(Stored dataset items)
- - -
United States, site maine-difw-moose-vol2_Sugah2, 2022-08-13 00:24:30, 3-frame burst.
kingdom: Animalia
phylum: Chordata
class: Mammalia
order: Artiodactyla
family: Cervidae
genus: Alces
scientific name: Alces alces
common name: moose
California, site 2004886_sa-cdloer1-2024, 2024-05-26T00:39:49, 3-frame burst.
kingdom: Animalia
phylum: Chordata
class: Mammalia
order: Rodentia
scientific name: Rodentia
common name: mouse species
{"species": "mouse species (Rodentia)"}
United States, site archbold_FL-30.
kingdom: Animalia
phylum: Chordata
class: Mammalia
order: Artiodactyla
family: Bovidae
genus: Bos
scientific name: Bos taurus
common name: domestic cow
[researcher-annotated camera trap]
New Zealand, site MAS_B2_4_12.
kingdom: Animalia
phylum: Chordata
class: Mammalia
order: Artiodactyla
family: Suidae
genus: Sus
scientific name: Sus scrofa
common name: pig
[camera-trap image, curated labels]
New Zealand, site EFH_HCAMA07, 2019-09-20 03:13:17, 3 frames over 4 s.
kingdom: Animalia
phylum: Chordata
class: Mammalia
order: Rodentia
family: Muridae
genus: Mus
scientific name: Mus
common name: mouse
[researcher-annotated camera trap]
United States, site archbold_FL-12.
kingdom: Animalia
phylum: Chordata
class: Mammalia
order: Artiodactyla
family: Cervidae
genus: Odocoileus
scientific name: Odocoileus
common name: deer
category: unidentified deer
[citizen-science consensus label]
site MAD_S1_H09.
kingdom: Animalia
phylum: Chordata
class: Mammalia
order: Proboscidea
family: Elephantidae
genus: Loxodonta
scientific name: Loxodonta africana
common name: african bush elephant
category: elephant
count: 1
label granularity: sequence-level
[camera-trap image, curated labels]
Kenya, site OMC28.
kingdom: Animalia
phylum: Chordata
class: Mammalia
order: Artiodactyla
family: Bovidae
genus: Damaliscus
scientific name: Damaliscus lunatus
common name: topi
- - -
#### WORK REQUIRED:
Which lines of the records contain "United"? Show each of them.

#### TASK RESPONSE:
United States, site maine-difw-moose-vol2_Sugah2, 2022-08-13 00:24:30, 3-frame burst.
United States, site archbold_FL-30.
United States, site archbold_FL-12.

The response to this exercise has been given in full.